Теперь по Ровно. До рассвета три часа, за это время мне нужно проникнуть в город, избежав патрулей, пробежаться по адресам знакомых Яцко, узнать, есть ли дома хоть один из тех, кто запятнал себя кровью, пытками и убийствами простых людей, провести демонстративную казнь и быстрее валить, потому что другого шанса не будет, перекроют. Все это нужно сделать до наступления рассвета. Успею? Всех сделать нет, но вот одного шанс есть, я же говорю, что мне нужна громкая акция, вот и проведу ее, тем более в городе не так уж и много охраны, все, что можно, брошено на две линии постов вокруг леса. Ничего, придумаю что-нибудь.
Все же мне повезло, именно я так думал, а не трое полицаев, что встретились мне на одной из улочек. Двое сразу легли, а тот, что вид имел малахольный, был с пристрастием допрошен. Потом быстрый шмон трупов, спрятал их и замаскировал. Собака из ближайшего двора загавкала, чуя свежую кровь, но меня это не смутило, я побежал дальше по улице. Малахольный знал только одного из тех, кто мне нужен, не только знал в лицо, так как был его подчиненным, но и то, где он жил, и сейчас с кляпом во рту быстро перебирая ногами, бежал рядом, со связанными за спиной руками.

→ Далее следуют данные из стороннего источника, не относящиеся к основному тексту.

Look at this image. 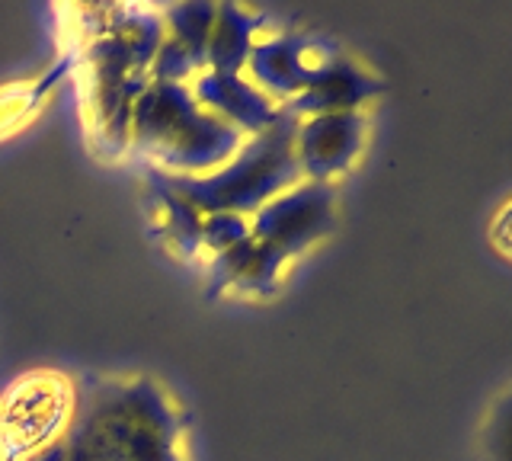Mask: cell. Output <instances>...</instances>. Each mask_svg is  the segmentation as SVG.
<instances>
[{
    "mask_svg": "<svg viewBox=\"0 0 512 461\" xmlns=\"http://www.w3.org/2000/svg\"><path fill=\"white\" fill-rule=\"evenodd\" d=\"M480 461H512V391L493 404L480 436Z\"/></svg>",
    "mask_w": 512,
    "mask_h": 461,
    "instance_id": "1",
    "label": "cell"
},
{
    "mask_svg": "<svg viewBox=\"0 0 512 461\" xmlns=\"http://www.w3.org/2000/svg\"><path fill=\"white\" fill-rule=\"evenodd\" d=\"M490 241L506 260H512V199L496 212L493 225H490Z\"/></svg>",
    "mask_w": 512,
    "mask_h": 461,
    "instance_id": "2",
    "label": "cell"
}]
</instances>
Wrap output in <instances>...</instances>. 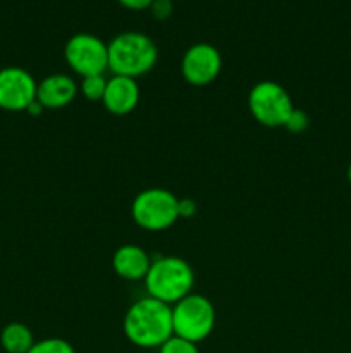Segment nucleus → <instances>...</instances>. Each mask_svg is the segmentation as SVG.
I'll return each instance as SVG.
<instances>
[{"mask_svg": "<svg viewBox=\"0 0 351 353\" xmlns=\"http://www.w3.org/2000/svg\"><path fill=\"white\" fill-rule=\"evenodd\" d=\"M28 353H76L72 345L62 338H45V340L34 341L31 350Z\"/></svg>", "mask_w": 351, "mask_h": 353, "instance_id": "2eb2a0df", "label": "nucleus"}, {"mask_svg": "<svg viewBox=\"0 0 351 353\" xmlns=\"http://www.w3.org/2000/svg\"><path fill=\"white\" fill-rule=\"evenodd\" d=\"M160 353H200V352H198V347H196V343L172 334V336L160 347Z\"/></svg>", "mask_w": 351, "mask_h": 353, "instance_id": "dca6fc26", "label": "nucleus"}, {"mask_svg": "<svg viewBox=\"0 0 351 353\" xmlns=\"http://www.w3.org/2000/svg\"><path fill=\"white\" fill-rule=\"evenodd\" d=\"M150 10L158 21L167 19L172 14V0H153L150 6Z\"/></svg>", "mask_w": 351, "mask_h": 353, "instance_id": "a211bd4d", "label": "nucleus"}, {"mask_svg": "<svg viewBox=\"0 0 351 353\" xmlns=\"http://www.w3.org/2000/svg\"><path fill=\"white\" fill-rule=\"evenodd\" d=\"M107 88V78L103 74H95V76H86L81 79V90L83 97L86 100H92V102H102L103 93Z\"/></svg>", "mask_w": 351, "mask_h": 353, "instance_id": "4468645a", "label": "nucleus"}, {"mask_svg": "<svg viewBox=\"0 0 351 353\" xmlns=\"http://www.w3.org/2000/svg\"><path fill=\"white\" fill-rule=\"evenodd\" d=\"M69 68L81 78L105 74L109 69V47L102 38L92 33H76L64 47Z\"/></svg>", "mask_w": 351, "mask_h": 353, "instance_id": "0eeeda50", "label": "nucleus"}, {"mask_svg": "<svg viewBox=\"0 0 351 353\" xmlns=\"http://www.w3.org/2000/svg\"><path fill=\"white\" fill-rule=\"evenodd\" d=\"M78 95V85L67 74H50L36 86V100L43 109H62Z\"/></svg>", "mask_w": 351, "mask_h": 353, "instance_id": "9b49d317", "label": "nucleus"}, {"mask_svg": "<svg viewBox=\"0 0 351 353\" xmlns=\"http://www.w3.org/2000/svg\"><path fill=\"white\" fill-rule=\"evenodd\" d=\"M0 343L7 353H28L34 345V338L26 324L10 323L2 330Z\"/></svg>", "mask_w": 351, "mask_h": 353, "instance_id": "ddd939ff", "label": "nucleus"}, {"mask_svg": "<svg viewBox=\"0 0 351 353\" xmlns=\"http://www.w3.org/2000/svg\"><path fill=\"white\" fill-rule=\"evenodd\" d=\"M148 296L167 305H174L188 296L195 285L193 269L181 257H160L151 261L147 278L143 279Z\"/></svg>", "mask_w": 351, "mask_h": 353, "instance_id": "7ed1b4c3", "label": "nucleus"}, {"mask_svg": "<svg viewBox=\"0 0 351 353\" xmlns=\"http://www.w3.org/2000/svg\"><path fill=\"white\" fill-rule=\"evenodd\" d=\"M348 181H350V185H351V162H350V165H348Z\"/></svg>", "mask_w": 351, "mask_h": 353, "instance_id": "4be33fe9", "label": "nucleus"}, {"mask_svg": "<svg viewBox=\"0 0 351 353\" xmlns=\"http://www.w3.org/2000/svg\"><path fill=\"white\" fill-rule=\"evenodd\" d=\"M179 199L164 188H148L138 193L131 203L134 223L148 231H162L179 219Z\"/></svg>", "mask_w": 351, "mask_h": 353, "instance_id": "39448f33", "label": "nucleus"}, {"mask_svg": "<svg viewBox=\"0 0 351 353\" xmlns=\"http://www.w3.org/2000/svg\"><path fill=\"white\" fill-rule=\"evenodd\" d=\"M36 86L33 76L23 68L0 69V109L9 112L26 110L36 100Z\"/></svg>", "mask_w": 351, "mask_h": 353, "instance_id": "1a4fd4ad", "label": "nucleus"}, {"mask_svg": "<svg viewBox=\"0 0 351 353\" xmlns=\"http://www.w3.org/2000/svg\"><path fill=\"white\" fill-rule=\"evenodd\" d=\"M215 307L206 296L189 293L172 305V331L174 336L200 343L212 334L215 327Z\"/></svg>", "mask_w": 351, "mask_h": 353, "instance_id": "20e7f679", "label": "nucleus"}, {"mask_svg": "<svg viewBox=\"0 0 351 353\" xmlns=\"http://www.w3.org/2000/svg\"><path fill=\"white\" fill-rule=\"evenodd\" d=\"M222 69V57L212 43L191 45L181 61V72L186 83L193 86H206L215 81Z\"/></svg>", "mask_w": 351, "mask_h": 353, "instance_id": "6e6552de", "label": "nucleus"}, {"mask_svg": "<svg viewBox=\"0 0 351 353\" xmlns=\"http://www.w3.org/2000/svg\"><path fill=\"white\" fill-rule=\"evenodd\" d=\"M109 71L116 76L136 79L157 64L158 50L155 41L141 31H124L107 43Z\"/></svg>", "mask_w": 351, "mask_h": 353, "instance_id": "f03ea898", "label": "nucleus"}, {"mask_svg": "<svg viewBox=\"0 0 351 353\" xmlns=\"http://www.w3.org/2000/svg\"><path fill=\"white\" fill-rule=\"evenodd\" d=\"M248 107L257 123L267 128H281L295 110L291 95L275 81H260L248 93Z\"/></svg>", "mask_w": 351, "mask_h": 353, "instance_id": "423d86ee", "label": "nucleus"}, {"mask_svg": "<svg viewBox=\"0 0 351 353\" xmlns=\"http://www.w3.org/2000/svg\"><path fill=\"white\" fill-rule=\"evenodd\" d=\"M41 110H43V107H41V103L38 102V100H34L33 103H31L30 107L26 109L28 114H31V116H40Z\"/></svg>", "mask_w": 351, "mask_h": 353, "instance_id": "412c9836", "label": "nucleus"}, {"mask_svg": "<svg viewBox=\"0 0 351 353\" xmlns=\"http://www.w3.org/2000/svg\"><path fill=\"white\" fill-rule=\"evenodd\" d=\"M179 217H193L196 214V203L191 199H179Z\"/></svg>", "mask_w": 351, "mask_h": 353, "instance_id": "6ab92c4d", "label": "nucleus"}, {"mask_svg": "<svg viewBox=\"0 0 351 353\" xmlns=\"http://www.w3.org/2000/svg\"><path fill=\"white\" fill-rule=\"evenodd\" d=\"M151 259L140 245H123L112 257V268L119 278L127 281H140L148 274Z\"/></svg>", "mask_w": 351, "mask_h": 353, "instance_id": "f8f14e48", "label": "nucleus"}, {"mask_svg": "<svg viewBox=\"0 0 351 353\" xmlns=\"http://www.w3.org/2000/svg\"><path fill=\"white\" fill-rule=\"evenodd\" d=\"M123 7L131 10H145V9H150L151 2L153 0H117Z\"/></svg>", "mask_w": 351, "mask_h": 353, "instance_id": "aec40b11", "label": "nucleus"}, {"mask_svg": "<svg viewBox=\"0 0 351 353\" xmlns=\"http://www.w3.org/2000/svg\"><path fill=\"white\" fill-rule=\"evenodd\" d=\"M124 334L140 348H160L172 331V305L151 296L134 302L124 316Z\"/></svg>", "mask_w": 351, "mask_h": 353, "instance_id": "f257e3e1", "label": "nucleus"}, {"mask_svg": "<svg viewBox=\"0 0 351 353\" xmlns=\"http://www.w3.org/2000/svg\"><path fill=\"white\" fill-rule=\"evenodd\" d=\"M308 124H310L308 116H306L303 110L295 109L291 112V116H289V119L286 121L284 128L288 131H291V133H303V131L308 128Z\"/></svg>", "mask_w": 351, "mask_h": 353, "instance_id": "f3484780", "label": "nucleus"}, {"mask_svg": "<svg viewBox=\"0 0 351 353\" xmlns=\"http://www.w3.org/2000/svg\"><path fill=\"white\" fill-rule=\"evenodd\" d=\"M140 102V86L136 79L116 76L107 79V88L102 103L114 116H127L136 109Z\"/></svg>", "mask_w": 351, "mask_h": 353, "instance_id": "9d476101", "label": "nucleus"}]
</instances>
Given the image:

За двадцать минут мы, не останавливаясь, пересекли городок, добравшись до железнодорожной станции, малахольный только запыхался, но покалывающий его спину кончик ножа придавал ему прыти и новых сил. Андрей Мельник, вот кто был следующей моей целью.

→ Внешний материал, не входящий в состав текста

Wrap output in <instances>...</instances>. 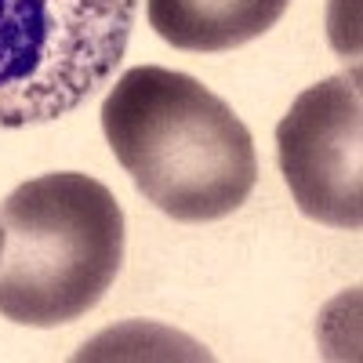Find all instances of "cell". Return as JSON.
Returning <instances> with one entry per match:
<instances>
[{
  "mask_svg": "<svg viewBox=\"0 0 363 363\" xmlns=\"http://www.w3.org/2000/svg\"><path fill=\"white\" fill-rule=\"evenodd\" d=\"M102 131L135 189L167 218H229L258 182L247 124L196 77L135 66L102 102Z\"/></svg>",
  "mask_w": 363,
  "mask_h": 363,
  "instance_id": "cell-1",
  "label": "cell"
},
{
  "mask_svg": "<svg viewBox=\"0 0 363 363\" xmlns=\"http://www.w3.org/2000/svg\"><path fill=\"white\" fill-rule=\"evenodd\" d=\"M0 316L62 327L95 309L124 262V211L99 178H29L0 211Z\"/></svg>",
  "mask_w": 363,
  "mask_h": 363,
  "instance_id": "cell-2",
  "label": "cell"
},
{
  "mask_svg": "<svg viewBox=\"0 0 363 363\" xmlns=\"http://www.w3.org/2000/svg\"><path fill=\"white\" fill-rule=\"evenodd\" d=\"M138 0H0V131L73 113L116 77Z\"/></svg>",
  "mask_w": 363,
  "mask_h": 363,
  "instance_id": "cell-3",
  "label": "cell"
},
{
  "mask_svg": "<svg viewBox=\"0 0 363 363\" xmlns=\"http://www.w3.org/2000/svg\"><path fill=\"white\" fill-rule=\"evenodd\" d=\"M284 182L306 218L330 229L363 222V91L359 69L306 87L277 124Z\"/></svg>",
  "mask_w": 363,
  "mask_h": 363,
  "instance_id": "cell-4",
  "label": "cell"
},
{
  "mask_svg": "<svg viewBox=\"0 0 363 363\" xmlns=\"http://www.w3.org/2000/svg\"><path fill=\"white\" fill-rule=\"evenodd\" d=\"M291 0H145L149 26L178 51L222 55L269 33Z\"/></svg>",
  "mask_w": 363,
  "mask_h": 363,
  "instance_id": "cell-5",
  "label": "cell"
},
{
  "mask_svg": "<svg viewBox=\"0 0 363 363\" xmlns=\"http://www.w3.org/2000/svg\"><path fill=\"white\" fill-rule=\"evenodd\" d=\"M0 244H4V229H0Z\"/></svg>",
  "mask_w": 363,
  "mask_h": 363,
  "instance_id": "cell-6",
  "label": "cell"
}]
</instances>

Да-да, тот самый Мельник, лидер фракции «мельниковцев». В этой истории гибель Бандеры ударила по многим, по нему тоже. Выстоять он смог, хотя и пошатнулся, и перевелся сюда, в Ровно. Что он тут делал, малахольный не знал, лишь бормотал, что Мельник копил силы, и на этом все. Но мне не так и важно, лидером он был довольно известным, поэтому для отвлечения внимания годился. Честно говоря, я бы предпочел других казнить, те-то уж настоящие мясники, но и этот лидер националистов тоже был неплох.
Когда мы дошли до нужного дома, я оглушил малахольного, затащил его в кусты вишни у забора, что разрослись и уже частично росли на улице, после чего проверил, нет ли собаки во дворе, откинул защелку калитки и прошел во двор, быстрым шагом направляясь к дверям.

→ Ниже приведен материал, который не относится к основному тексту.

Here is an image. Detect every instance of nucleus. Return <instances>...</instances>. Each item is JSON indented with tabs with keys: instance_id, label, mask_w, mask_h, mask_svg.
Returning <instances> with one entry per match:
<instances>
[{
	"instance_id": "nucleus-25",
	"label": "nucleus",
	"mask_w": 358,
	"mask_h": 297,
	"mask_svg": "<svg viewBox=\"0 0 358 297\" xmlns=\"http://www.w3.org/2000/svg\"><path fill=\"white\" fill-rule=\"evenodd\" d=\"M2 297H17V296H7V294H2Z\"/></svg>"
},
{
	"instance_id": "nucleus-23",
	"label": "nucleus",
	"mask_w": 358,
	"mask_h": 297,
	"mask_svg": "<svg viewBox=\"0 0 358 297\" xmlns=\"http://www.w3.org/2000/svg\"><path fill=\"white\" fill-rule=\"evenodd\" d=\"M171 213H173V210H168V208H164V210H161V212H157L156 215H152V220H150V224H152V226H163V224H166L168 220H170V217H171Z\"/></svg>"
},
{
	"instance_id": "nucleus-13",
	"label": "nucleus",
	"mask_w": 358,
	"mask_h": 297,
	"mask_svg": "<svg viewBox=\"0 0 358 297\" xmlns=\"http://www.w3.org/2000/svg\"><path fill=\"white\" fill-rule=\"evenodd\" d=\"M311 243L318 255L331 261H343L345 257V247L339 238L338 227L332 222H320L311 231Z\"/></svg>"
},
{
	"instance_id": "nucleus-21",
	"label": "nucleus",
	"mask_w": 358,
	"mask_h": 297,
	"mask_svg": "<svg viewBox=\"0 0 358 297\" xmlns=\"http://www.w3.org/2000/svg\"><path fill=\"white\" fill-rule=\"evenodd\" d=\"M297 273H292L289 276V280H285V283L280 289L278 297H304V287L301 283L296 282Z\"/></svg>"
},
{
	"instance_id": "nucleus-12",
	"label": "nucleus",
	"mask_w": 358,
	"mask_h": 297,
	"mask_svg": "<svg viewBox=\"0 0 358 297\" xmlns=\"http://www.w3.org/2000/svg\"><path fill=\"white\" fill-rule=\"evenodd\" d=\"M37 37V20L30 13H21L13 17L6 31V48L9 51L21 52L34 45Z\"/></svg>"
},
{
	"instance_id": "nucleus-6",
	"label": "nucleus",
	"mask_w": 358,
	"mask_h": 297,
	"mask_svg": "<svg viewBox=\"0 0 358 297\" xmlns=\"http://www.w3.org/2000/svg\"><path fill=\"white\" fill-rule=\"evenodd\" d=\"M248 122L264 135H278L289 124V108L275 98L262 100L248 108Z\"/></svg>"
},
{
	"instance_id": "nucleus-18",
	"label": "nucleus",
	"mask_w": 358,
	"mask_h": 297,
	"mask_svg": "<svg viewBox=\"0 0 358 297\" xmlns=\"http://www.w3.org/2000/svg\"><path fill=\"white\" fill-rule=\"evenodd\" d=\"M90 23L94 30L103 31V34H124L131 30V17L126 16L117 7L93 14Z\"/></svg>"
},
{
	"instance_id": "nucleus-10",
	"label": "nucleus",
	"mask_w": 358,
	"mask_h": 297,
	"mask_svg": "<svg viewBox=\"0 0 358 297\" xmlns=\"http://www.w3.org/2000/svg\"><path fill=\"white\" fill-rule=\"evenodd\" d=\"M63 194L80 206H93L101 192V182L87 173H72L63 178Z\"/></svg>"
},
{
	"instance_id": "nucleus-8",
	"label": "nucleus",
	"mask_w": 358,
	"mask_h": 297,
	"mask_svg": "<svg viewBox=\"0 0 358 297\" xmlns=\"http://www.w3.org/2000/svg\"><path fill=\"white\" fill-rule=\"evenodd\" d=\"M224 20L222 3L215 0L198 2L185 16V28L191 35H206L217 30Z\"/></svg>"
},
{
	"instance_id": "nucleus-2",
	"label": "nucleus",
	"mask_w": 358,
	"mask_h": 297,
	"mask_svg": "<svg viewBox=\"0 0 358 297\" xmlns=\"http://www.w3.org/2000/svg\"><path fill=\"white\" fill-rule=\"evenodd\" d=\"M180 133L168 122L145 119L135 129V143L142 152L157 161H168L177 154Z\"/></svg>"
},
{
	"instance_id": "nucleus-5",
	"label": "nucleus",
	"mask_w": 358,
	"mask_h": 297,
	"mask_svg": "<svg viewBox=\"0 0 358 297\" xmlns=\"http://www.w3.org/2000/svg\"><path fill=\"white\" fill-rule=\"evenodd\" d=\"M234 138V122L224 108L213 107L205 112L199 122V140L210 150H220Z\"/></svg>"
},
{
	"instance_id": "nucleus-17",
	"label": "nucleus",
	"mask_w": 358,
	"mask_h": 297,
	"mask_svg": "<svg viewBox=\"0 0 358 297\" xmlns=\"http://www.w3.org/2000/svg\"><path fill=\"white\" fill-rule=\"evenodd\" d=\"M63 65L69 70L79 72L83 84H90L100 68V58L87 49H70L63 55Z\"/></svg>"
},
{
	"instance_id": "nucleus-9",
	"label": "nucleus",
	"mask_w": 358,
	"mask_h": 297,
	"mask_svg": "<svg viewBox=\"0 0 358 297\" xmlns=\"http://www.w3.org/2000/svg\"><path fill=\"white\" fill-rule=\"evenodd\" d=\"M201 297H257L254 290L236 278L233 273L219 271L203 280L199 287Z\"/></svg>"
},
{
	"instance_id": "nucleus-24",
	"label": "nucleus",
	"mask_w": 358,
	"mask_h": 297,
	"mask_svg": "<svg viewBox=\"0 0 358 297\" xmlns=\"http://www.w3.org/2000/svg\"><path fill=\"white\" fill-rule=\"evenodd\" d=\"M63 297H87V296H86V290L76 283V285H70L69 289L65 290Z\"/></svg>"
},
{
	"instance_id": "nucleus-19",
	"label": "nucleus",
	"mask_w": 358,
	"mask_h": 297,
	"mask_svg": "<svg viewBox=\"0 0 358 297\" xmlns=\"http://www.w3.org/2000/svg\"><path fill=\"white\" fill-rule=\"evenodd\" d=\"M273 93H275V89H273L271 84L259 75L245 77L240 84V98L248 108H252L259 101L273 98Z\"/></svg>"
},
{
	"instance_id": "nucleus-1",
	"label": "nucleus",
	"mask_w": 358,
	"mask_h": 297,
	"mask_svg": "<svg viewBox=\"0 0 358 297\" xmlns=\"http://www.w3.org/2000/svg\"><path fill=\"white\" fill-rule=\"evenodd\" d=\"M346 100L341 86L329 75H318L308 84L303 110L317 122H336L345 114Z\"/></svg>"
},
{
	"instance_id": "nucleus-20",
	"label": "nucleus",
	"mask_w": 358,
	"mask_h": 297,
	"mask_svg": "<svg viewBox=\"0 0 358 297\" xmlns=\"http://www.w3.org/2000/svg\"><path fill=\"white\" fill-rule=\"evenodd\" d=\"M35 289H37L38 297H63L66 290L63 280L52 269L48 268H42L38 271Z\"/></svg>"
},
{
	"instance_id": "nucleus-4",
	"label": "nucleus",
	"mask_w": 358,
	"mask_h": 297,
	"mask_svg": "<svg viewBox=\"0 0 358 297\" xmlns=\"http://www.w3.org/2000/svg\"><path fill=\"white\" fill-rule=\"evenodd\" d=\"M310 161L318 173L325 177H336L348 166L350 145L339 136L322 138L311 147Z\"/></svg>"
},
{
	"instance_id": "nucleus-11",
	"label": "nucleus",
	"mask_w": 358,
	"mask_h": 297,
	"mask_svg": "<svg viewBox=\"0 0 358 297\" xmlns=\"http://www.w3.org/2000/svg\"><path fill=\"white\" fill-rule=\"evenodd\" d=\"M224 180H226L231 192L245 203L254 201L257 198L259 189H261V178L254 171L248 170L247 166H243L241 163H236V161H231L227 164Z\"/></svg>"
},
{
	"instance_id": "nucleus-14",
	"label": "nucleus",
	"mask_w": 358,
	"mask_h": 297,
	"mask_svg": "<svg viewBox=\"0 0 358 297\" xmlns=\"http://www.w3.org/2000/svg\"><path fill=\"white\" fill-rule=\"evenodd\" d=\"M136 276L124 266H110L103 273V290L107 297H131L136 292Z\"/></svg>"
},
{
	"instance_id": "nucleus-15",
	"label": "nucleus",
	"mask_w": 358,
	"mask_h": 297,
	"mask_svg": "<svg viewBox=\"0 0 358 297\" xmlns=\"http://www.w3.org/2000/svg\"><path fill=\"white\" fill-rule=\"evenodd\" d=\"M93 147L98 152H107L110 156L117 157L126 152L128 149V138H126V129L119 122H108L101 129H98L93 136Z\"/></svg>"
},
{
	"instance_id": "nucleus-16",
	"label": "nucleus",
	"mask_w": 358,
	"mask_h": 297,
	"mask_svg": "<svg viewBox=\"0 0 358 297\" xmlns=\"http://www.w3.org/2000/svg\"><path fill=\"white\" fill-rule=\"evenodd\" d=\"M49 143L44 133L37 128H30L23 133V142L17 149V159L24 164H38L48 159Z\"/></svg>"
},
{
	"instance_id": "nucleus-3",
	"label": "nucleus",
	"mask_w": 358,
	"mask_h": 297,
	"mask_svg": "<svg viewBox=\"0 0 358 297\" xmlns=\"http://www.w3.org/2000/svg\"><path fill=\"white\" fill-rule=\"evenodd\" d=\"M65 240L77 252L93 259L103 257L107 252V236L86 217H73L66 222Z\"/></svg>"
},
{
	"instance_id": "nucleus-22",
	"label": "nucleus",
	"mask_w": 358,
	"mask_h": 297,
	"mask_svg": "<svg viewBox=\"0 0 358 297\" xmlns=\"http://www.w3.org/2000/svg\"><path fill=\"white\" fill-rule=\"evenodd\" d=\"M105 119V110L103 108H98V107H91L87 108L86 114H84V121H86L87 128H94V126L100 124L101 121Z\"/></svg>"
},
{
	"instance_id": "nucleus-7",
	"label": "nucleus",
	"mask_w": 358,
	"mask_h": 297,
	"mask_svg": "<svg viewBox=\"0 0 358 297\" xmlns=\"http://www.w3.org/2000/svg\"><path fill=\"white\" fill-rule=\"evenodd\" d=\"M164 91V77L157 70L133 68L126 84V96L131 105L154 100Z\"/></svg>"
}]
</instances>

Проникнуть в дом и осмотреть все помещения труда мне не составило, сам Мельник спал с какой-то женщиной на большой панцирной кровати, поэтому, когда я принес стул и сел рядом, тот неожиданно проснулся, видимо почуяв, что рядом чужой. Заметив, что он дернулся, я показал небольшой пистолет, что держал в руках, и ехидно спросил:
– Это ищешь?
– Ты кто?
– Леший.
Тот вытаращился, лунный свет доставал до кровати, и я это видел. Но Мельник заорать не успел: удар под дых и такой же его женщине, что начала просыпаться, потом перевернул ее и добавил по затылку. Связав обоих, зажег керосинку и, сбегав за малахольным, притащил его в комнату. Тот еще не пришел в себя. Дальше легкий допрос, тот честно выдал кубышку, отправленную мной в мешок, который все равно заметно опустел, и чтобы не тянуть время, я приступил к главному. На белой скатерти стола написал, за что произошло наказание Мельника, подпись, автограф, и подошел к нему с ножом. Честно говоря, работать с обделавшимся недоноском было противно, да и вообще противно, ну не любил я издеваться над людьми, даже над такими, которых с трудом можно причислить к роду человеческому. Ну вот не получал удовольствия, и все тут, а делать надо. Проще шлепнуть, и все, но мне нужно, чтобы именно жесткость наказания, я бы даже сказал жестокость, была примером и напоминанием для остальных. Многие задумаются, да и задумались уже.